Nigeria’s return to stable economic growth can only be sustained if its citizens embrace large-scale production, innovation, and global competitiveness, a new report by Quartus Economics has stated.
In its report, released on Tuesday and titled “After a Decade of Growth Stall and Descent, Nigeria is Back on the Path of Stable Growth,” the Africa-focused economic research platform praised recent policy reforms for helping stabilise the economy. It, however, cautioned that demographic pressure and a widening production gap remain pressing concerns.
“Now, with an economy whose population size already crossed the limits of resource-based prosperity, Nigerians must learn to produce, must embrace the culture of making things at scale, for sale to the world.
“Without this, slow growth and future rounds of currency stress are just by the corner,” the report stated.
Quartus Economics noted that the country experienced a decade of stagnation during which economic output grew slower than the population, resulting in a steep 75 per cent decline in GDP per capita, from US$4,363 in 2014 to US$1,084 in 2024, and an 89 per cent loss in the value of the naira.
The think tank said 2024 marked a turning point, describing the administration’s economic policy actions as “twin surgeries” that corrected long-standing structural distortions and restored macroeconomic stability.
It stressed, however, that sustaining investor confidence and accelerating growth would require “continued political will and dexterity,” as well as robust public and private investment to unlock the potential of Nigeria’s youthful population.

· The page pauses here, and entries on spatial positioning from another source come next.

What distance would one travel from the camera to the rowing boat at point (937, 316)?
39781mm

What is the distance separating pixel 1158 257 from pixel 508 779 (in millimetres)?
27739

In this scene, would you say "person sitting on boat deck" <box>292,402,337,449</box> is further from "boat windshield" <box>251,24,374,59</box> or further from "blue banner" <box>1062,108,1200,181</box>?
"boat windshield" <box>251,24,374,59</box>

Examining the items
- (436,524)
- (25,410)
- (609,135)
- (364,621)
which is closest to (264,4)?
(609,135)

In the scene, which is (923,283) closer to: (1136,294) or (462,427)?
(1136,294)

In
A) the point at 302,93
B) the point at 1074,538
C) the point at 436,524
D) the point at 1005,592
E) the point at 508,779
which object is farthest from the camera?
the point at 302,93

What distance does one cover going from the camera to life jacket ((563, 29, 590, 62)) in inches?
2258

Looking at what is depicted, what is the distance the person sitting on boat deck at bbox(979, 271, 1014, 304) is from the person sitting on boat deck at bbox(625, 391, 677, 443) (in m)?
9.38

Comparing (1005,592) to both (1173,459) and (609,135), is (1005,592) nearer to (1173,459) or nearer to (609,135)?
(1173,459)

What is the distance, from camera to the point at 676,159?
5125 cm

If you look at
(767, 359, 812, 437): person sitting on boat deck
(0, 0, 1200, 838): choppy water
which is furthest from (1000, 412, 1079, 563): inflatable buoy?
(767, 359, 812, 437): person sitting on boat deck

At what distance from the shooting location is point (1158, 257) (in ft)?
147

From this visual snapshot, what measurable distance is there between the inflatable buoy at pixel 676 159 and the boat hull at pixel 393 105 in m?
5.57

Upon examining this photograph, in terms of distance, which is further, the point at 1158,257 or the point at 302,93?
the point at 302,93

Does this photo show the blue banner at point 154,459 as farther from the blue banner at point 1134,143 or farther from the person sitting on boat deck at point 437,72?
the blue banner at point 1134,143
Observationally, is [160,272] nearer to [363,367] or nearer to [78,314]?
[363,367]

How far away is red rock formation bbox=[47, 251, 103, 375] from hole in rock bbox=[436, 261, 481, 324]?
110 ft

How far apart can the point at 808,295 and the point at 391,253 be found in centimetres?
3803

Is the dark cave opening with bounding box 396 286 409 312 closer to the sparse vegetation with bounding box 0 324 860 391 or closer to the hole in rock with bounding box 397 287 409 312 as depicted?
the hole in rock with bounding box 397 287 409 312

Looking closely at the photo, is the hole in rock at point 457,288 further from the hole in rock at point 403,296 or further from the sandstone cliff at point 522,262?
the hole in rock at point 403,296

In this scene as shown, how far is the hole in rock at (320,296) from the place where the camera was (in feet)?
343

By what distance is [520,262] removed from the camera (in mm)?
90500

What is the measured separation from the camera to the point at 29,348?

“With about half of the population aged 18 or younger, Nigeria must feed, clothe, educate and make productive its more than 120 million young people,” it added.
While noting that the removal of “debilitating subsidies” had expanded fiscal space, the group warned that economic gains must be carefully managed to ensure lasting recovery, saying the economy “must remain under competent watch and sincere care if it is to grace the skies and not merely flap its wings.”